While there are only few data for the water-level measurement in the “E” area, which is surrounded by a dotted line in the reactor water level chart, it would be safe to conclude from the actual data measured with the water level gauge that there was enough water in the reactor to fully cover the fuel rods. The data measured afterwards also show that the water level did not drop to the top of the fuel rods. This means that there is a significant gap between the result of the MAAP analysis and the actual data. TEPCO insists that the water-level gauge was broken at the time and was not able to take accurate measurements. However, there is no evidence to prove that the gauge was broken at the time. Moreover, the MAAP analysis was made based on the assumption that the main safety relief valves (described as SRVs in the analysis) were operated frequently, although there are no records that prove the use or operation of the valves. TEPCO’s explanation totally lacks credibility and persuasiveness. It seems that TEPCO carried out the MAAP analysis on the basis of such a questionable assumption because it wanted to prove that a core meltdown could occur even though there was no damage to the plant’s piping. It is, however, extremely doubtful that the result of such an analysis correctly reflected what actually happened in the reactor.

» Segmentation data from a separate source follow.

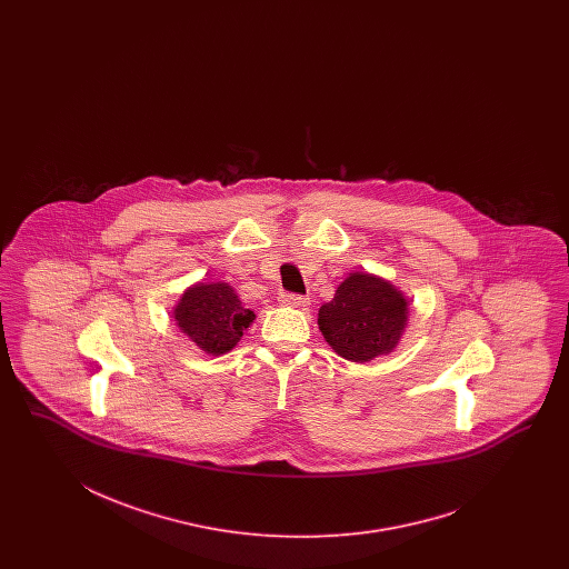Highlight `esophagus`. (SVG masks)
<instances>
[{"instance_id": "obj_1", "label": "esophagus", "mask_w": 569, "mask_h": 569, "mask_svg": "<svg viewBox=\"0 0 569 569\" xmlns=\"http://www.w3.org/2000/svg\"><path fill=\"white\" fill-rule=\"evenodd\" d=\"M279 305L290 307V309H307L310 300L305 296H298V293H279Z\"/></svg>"}]
</instances>
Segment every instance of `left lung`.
Returning a JSON list of instances; mask_svg holds the SVG:
<instances>
[{"instance_id": "8db88e82", "label": "left lung", "mask_w": 569, "mask_h": 569, "mask_svg": "<svg viewBox=\"0 0 569 569\" xmlns=\"http://www.w3.org/2000/svg\"><path fill=\"white\" fill-rule=\"evenodd\" d=\"M319 329L346 361L390 355L409 323V298L383 277L355 271L319 309Z\"/></svg>"}]
</instances>
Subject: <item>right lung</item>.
<instances>
[{
    "label": "right lung",
    "instance_id": "right-lung-1",
    "mask_svg": "<svg viewBox=\"0 0 569 569\" xmlns=\"http://www.w3.org/2000/svg\"><path fill=\"white\" fill-rule=\"evenodd\" d=\"M172 319L200 350L219 357L240 342L257 315L243 307L233 286L224 281H198L181 293L172 309Z\"/></svg>",
    "mask_w": 569,
    "mask_h": 569
}]
</instances>
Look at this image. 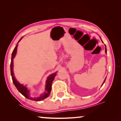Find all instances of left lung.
I'll use <instances>...</instances> for the list:
<instances>
[{
  "instance_id": "1",
  "label": "left lung",
  "mask_w": 121,
  "mask_h": 121,
  "mask_svg": "<svg viewBox=\"0 0 121 121\" xmlns=\"http://www.w3.org/2000/svg\"><path fill=\"white\" fill-rule=\"evenodd\" d=\"M105 45V53H106V54H107V49H106V45ZM105 80H106V79H105ZM105 80L104 81V83H103V84H102V85L104 84V83H105Z\"/></svg>"
}]
</instances>
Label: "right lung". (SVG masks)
I'll list each match as a JSON object with an SVG mask.
<instances>
[{"mask_svg": "<svg viewBox=\"0 0 121 121\" xmlns=\"http://www.w3.org/2000/svg\"><path fill=\"white\" fill-rule=\"evenodd\" d=\"M22 38L20 39L19 42H20V40ZM18 45H17L15 46V48L14 49V50L12 52V58H11V76L12 78V80H13V82L14 84L15 85V87L16 89H17L18 91H19L20 93H21L22 95L24 96L26 98L29 99L31 100H34V101H39L41 100H43L45 99L47 97H48L49 95H50V94L51 91V87H52V82L54 79L55 76H56V73H54L53 74L51 75L48 77V79H47L46 82V88H45V91L44 93V94H42L39 97H32L30 96V93H29V90L27 89L25 86H23L21 84L18 82L16 80L15 77L14 75V73H13V59L15 57L16 51H17V47Z\"/></svg>", "mask_w": 121, "mask_h": 121, "instance_id": "right-lung-1", "label": "right lung"}]
</instances>
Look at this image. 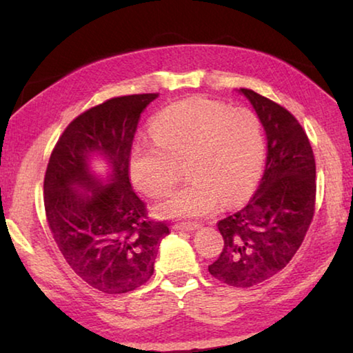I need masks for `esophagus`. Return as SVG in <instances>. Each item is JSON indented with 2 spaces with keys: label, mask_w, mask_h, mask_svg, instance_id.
Returning a JSON list of instances; mask_svg holds the SVG:
<instances>
[{
  "label": "esophagus",
  "mask_w": 353,
  "mask_h": 353,
  "mask_svg": "<svg viewBox=\"0 0 353 353\" xmlns=\"http://www.w3.org/2000/svg\"><path fill=\"white\" fill-rule=\"evenodd\" d=\"M174 230H185V232H194L199 229V224H194V223H181V224H174L172 227Z\"/></svg>",
  "instance_id": "esophagus-1"
}]
</instances>
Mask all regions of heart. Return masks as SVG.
Instances as JSON below:
<instances>
[{"label":"heart","mask_w":353,"mask_h":353,"mask_svg":"<svg viewBox=\"0 0 353 353\" xmlns=\"http://www.w3.org/2000/svg\"><path fill=\"white\" fill-rule=\"evenodd\" d=\"M154 141L135 143L129 157L130 179L149 198H162L181 179L190 182L155 205L165 219H199L221 201L241 202L255 183L263 162L259 118L243 107L227 109L204 98L179 101L157 113Z\"/></svg>","instance_id":"obj_1"}]
</instances>
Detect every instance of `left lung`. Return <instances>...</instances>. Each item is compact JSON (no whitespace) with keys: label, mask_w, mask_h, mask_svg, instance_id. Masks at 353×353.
<instances>
[{"label":"left lung","mask_w":353,"mask_h":353,"mask_svg":"<svg viewBox=\"0 0 353 353\" xmlns=\"http://www.w3.org/2000/svg\"><path fill=\"white\" fill-rule=\"evenodd\" d=\"M266 132L265 172L241 210L218 223L224 248L208 272L249 288L282 271L305 238L314 213L316 163L301 124L282 105L240 88Z\"/></svg>","instance_id":"1"}]
</instances>
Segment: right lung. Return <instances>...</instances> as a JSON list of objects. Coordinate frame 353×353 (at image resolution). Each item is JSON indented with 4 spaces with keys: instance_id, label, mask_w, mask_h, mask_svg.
I'll return each instance as SVG.
<instances>
[{
    "instance_id": "1",
    "label": "right lung",
    "mask_w": 353,
    "mask_h": 353,
    "mask_svg": "<svg viewBox=\"0 0 353 353\" xmlns=\"http://www.w3.org/2000/svg\"><path fill=\"white\" fill-rule=\"evenodd\" d=\"M157 93L112 98L68 124L48 162L43 193L52 238L71 270L93 288L123 294L145 285L168 225L146 218L129 179L141 112ZM108 165L105 176L92 170Z\"/></svg>"
}]
</instances>
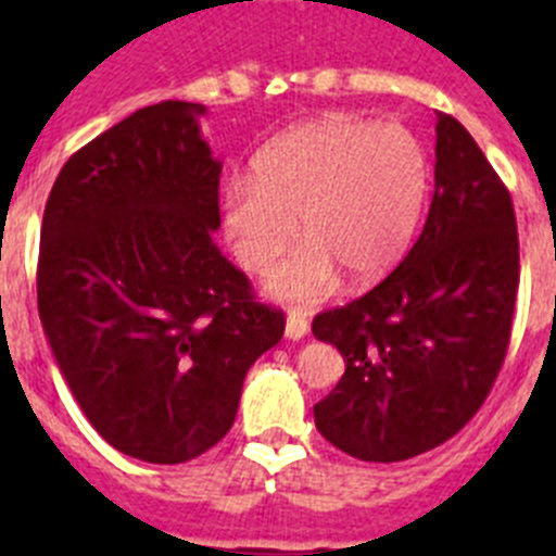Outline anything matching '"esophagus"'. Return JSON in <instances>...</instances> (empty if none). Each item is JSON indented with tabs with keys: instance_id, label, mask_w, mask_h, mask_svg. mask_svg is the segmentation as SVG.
Listing matches in <instances>:
<instances>
[{
	"instance_id": "1",
	"label": "esophagus",
	"mask_w": 556,
	"mask_h": 556,
	"mask_svg": "<svg viewBox=\"0 0 556 556\" xmlns=\"http://www.w3.org/2000/svg\"><path fill=\"white\" fill-rule=\"evenodd\" d=\"M306 333H309V323H306L304 314H295V312L290 314L288 323H285V336L293 341H299V339H304Z\"/></svg>"
}]
</instances>
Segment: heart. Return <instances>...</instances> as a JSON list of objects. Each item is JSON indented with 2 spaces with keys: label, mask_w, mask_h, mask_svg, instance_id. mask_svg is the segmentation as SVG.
I'll use <instances>...</instances> for the list:
<instances>
[{
  "label": "heart",
  "mask_w": 556,
  "mask_h": 556,
  "mask_svg": "<svg viewBox=\"0 0 556 556\" xmlns=\"http://www.w3.org/2000/svg\"><path fill=\"white\" fill-rule=\"evenodd\" d=\"M428 150L401 123L328 115L257 153L255 174L223 185V231L247 271H266L301 233L309 239L268 277L266 293L314 301L339 285H371L397 266L428 195Z\"/></svg>",
  "instance_id": "1"
}]
</instances>
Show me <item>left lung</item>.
<instances>
[{
  "label": "left lung",
  "instance_id": "left-lung-1",
  "mask_svg": "<svg viewBox=\"0 0 556 556\" xmlns=\"http://www.w3.org/2000/svg\"><path fill=\"white\" fill-rule=\"evenodd\" d=\"M519 288L511 195L463 123L435 112V188L401 266L363 299L314 317L346 363L314 406L336 450L397 463L450 441L506 361Z\"/></svg>",
  "mask_w": 556,
  "mask_h": 556
}]
</instances>
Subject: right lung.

Did the temperature in Unit 2 rise?
The temperature in the reactor pressure vessel (RPV) of Unit 2 began rising on February 2, 2012. It exceeded 90oC on February 13 and continued to rise sharply. According to the charts released by TEPCO, one of thermocouple-type thermometers read more than 400oC. TEPCO increased the amount of water injected into the RPV to 17.5 tons. As the company increased the amount of water, it also added boric acid to the water in order to prevent recriticality.
The thermometer that showed the high temperature was installed at 0o in a circumferential direction on the upper part of the bottom head of the RPV. However, another thermometer nearby indicated a temperature decline of 40oC to 30oC. That is why TEPCO has concluded that one of the thermometers in the RPV registered such a high temperature not because the temperature in the RPV actually rose to that level, but because the thermometer did not work due to disconnection or some other reason.

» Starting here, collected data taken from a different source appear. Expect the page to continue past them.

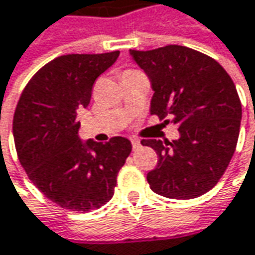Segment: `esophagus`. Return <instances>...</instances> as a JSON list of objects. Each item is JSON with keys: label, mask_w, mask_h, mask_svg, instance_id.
Masks as SVG:
<instances>
[{"label": "esophagus", "mask_w": 255, "mask_h": 255, "mask_svg": "<svg viewBox=\"0 0 255 255\" xmlns=\"http://www.w3.org/2000/svg\"><path fill=\"white\" fill-rule=\"evenodd\" d=\"M131 144H132V150H138L141 147V143L138 138H131Z\"/></svg>", "instance_id": "34e87169"}]
</instances>
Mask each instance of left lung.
I'll return each mask as SVG.
<instances>
[{"instance_id": "8db88e82", "label": "left lung", "mask_w": 255, "mask_h": 255, "mask_svg": "<svg viewBox=\"0 0 255 255\" xmlns=\"http://www.w3.org/2000/svg\"><path fill=\"white\" fill-rule=\"evenodd\" d=\"M129 52L151 81L150 114L178 124L181 135L141 140L159 157L147 174L150 188L178 200L207 193L225 174L240 135L243 108L231 76L216 59L187 46Z\"/></svg>"}]
</instances>
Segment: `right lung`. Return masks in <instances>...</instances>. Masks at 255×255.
<instances>
[{
    "label": "right lung",
    "mask_w": 255,
    "mask_h": 255,
    "mask_svg": "<svg viewBox=\"0 0 255 255\" xmlns=\"http://www.w3.org/2000/svg\"><path fill=\"white\" fill-rule=\"evenodd\" d=\"M118 55H61L36 73L18 99L12 120L18 160L39 191L62 209L86 213L108 203L131 153L124 137L83 144L77 135V109L90 104L93 83Z\"/></svg>",
    "instance_id": "add662e5"
}]
</instances>
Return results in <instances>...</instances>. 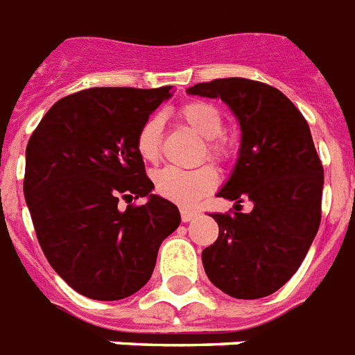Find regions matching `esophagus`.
I'll return each mask as SVG.
<instances>
[{
    "instance_id": "obj_1",
    "label": "esophagus",
    "mask_w": 355,
    "mask_h": 355,
    "mask_svg": "<svg viewBox=\"0 0 355 355\" xmlns=\"http://www.w3.org/2000/svg\"><path fill=\"white\" fill-rule=\"evenodd\" d=\"M180 217H182V223H191V220H195L198 217V213L193 211V209H182Z\"/></svg>"
}]
</instances>
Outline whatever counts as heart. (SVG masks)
I'll list each match as a JSON object with an SVG mask.
<instances>
[{"label": "heart", "instance_id": "b5f03b06", "mask_svg": "<svg viewBox=\"0 0 355 355\" xmlns=\"http://www.w3.org/2000/svg\"><path fill=\"white\" fill-rule=\"evenodd\" d=\"M178 114L200 137L206 138L207 157L217 162H224L227 157V146L220 137L224 131L223 114L215 105L193 100L178 109ZM164 137V118L151 114L142 122L137 132V151L146 162H157L160 157ZM155 187L160 197L168 198L180 206H191L215 189L218 175L213 166H200L195 169L164 168L155 173Z\"/></svg>", "mask_w": 355, "mask_h": 355}]
</instances>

But there is the possibility that molten nuclear fuel moved closer to the thermometer for some reason (operation by staff, earthquake or collapse) and caused the temperature to rise around the thermometer. Another possibility is that there was an active nuclear reaction locally, resulting in the higher temperature. Even if the thermometer was truly broken, we still need to know what caused the breakdown, why such an accident happened at that time, and whether or not other thermometers in the RPV were working normally.
TEPCO’s explanation about the extremely high temperature indicated the possible loss of just one thermometer in the RPV, but if we consider the future situation of the RPV, this may be a quite serious problem. Should the loss of measuring instruments continue, it will become more difficult, and eventually totally impossible, to know what is going on inside the reactor. Such a situation would not only make it harder for us to determine how to deal with the molten nuclear fuel, but also make the process of cooling the molten fuel even more unstable. This may lead to a further release of radiation from the reactor.